12. Ownership of Materials and Rights. Authority is providing Licenses that are proprietary to Authority and are protected by intellectual property laws and international intellectual property treaties. Except for the revocable term Licenses and right to use the service granted by Authority to Client in this Agreement, nothing in this Agreement shall convey, transfer or assign any right, title or interest in any party’s Proprietary Materials to the other party. As such, each party retains exclusive ownership of its Proprietary Materials in existence as of the Effective Date or derivative works developed by it related to such materials during the Term. For purposes of this Agreement, “Proprietary Materials” means all patents, copyrights, design rights, trademarks, service marks, trade secrets and other worldwide intellectual property or proprietary rights owned by a party during the Term, and the software, schematics, diagrams, information, and other tangible embodiments, if any, relating thereto. All rights not granted by Authority herein are expressly reserved.
13. Applicable Law. This Agreement shall be governed by the laws of the State of Florida and the United States without reference to conflicts of laws.
14. Amendments. No amendment of this Agreement will be binding unless it has been agreed to in writing by both parties.
15. Assignment. Neither party may assign this Agreement or any of its rights and obligations hereunder without the prior written consent of Authority except to an affiliated company. Notwithstanding the foregoing, a corporate reorganization of Client, including a merger, acquisition, or the sale of substantially all of Client’s assets, or change of control of Client shall not be deemed to be an assignment for the purposes of this section. Any attempted assignment without such prior written consent shall be void.

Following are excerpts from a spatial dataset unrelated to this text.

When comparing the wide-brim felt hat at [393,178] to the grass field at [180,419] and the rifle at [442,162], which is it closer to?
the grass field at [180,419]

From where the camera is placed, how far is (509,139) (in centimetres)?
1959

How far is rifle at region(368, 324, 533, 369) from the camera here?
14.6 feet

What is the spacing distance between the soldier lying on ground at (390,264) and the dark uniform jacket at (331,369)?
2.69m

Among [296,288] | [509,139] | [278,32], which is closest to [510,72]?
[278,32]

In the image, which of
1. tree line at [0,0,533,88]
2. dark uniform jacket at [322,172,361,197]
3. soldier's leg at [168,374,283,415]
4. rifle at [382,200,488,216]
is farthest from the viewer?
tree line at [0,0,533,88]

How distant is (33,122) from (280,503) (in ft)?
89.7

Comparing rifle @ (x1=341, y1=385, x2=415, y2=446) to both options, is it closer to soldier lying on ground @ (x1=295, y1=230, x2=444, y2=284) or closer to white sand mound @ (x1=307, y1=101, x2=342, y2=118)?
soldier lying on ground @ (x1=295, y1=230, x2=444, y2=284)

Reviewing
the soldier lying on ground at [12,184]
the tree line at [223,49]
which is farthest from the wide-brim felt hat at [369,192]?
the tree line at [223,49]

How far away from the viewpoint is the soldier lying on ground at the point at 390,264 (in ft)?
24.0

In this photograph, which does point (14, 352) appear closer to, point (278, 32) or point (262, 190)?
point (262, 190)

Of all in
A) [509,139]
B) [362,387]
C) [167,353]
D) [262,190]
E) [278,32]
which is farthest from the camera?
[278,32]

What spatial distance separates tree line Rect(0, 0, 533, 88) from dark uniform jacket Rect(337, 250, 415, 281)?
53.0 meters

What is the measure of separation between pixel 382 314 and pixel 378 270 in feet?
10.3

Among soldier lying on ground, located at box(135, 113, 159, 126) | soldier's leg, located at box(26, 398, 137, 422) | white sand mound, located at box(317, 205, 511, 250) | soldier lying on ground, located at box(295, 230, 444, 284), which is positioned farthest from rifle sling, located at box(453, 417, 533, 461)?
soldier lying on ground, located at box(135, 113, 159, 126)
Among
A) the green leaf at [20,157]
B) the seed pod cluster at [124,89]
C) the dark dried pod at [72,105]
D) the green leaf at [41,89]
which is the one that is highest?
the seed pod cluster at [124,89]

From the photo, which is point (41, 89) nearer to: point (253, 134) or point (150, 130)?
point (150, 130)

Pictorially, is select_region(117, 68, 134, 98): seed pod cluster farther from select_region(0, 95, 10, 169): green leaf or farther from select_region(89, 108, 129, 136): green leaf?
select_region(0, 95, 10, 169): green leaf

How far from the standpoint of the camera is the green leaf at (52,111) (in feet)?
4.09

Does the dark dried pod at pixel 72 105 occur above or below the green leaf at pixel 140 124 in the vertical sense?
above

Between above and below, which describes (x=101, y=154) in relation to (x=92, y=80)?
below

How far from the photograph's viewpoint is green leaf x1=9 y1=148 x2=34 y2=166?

16. Notices. All notices shall be delivered to Authority via mail or courier to its then current address and by email (firstname.lastname@example.org), and to Client at its then current street and email address as provided by Client to Authority in connection with Client’s registration process (or as thereafter updated or revised in a writing delivered by Client to Authority).
17. Entire Agreement. The parties agree that this Agreement, including Addendums, comprises the entire understanding between Client and Authority and supersedes any prior agreements or correspondence between the parties with respect to the subject matter of this Agreement.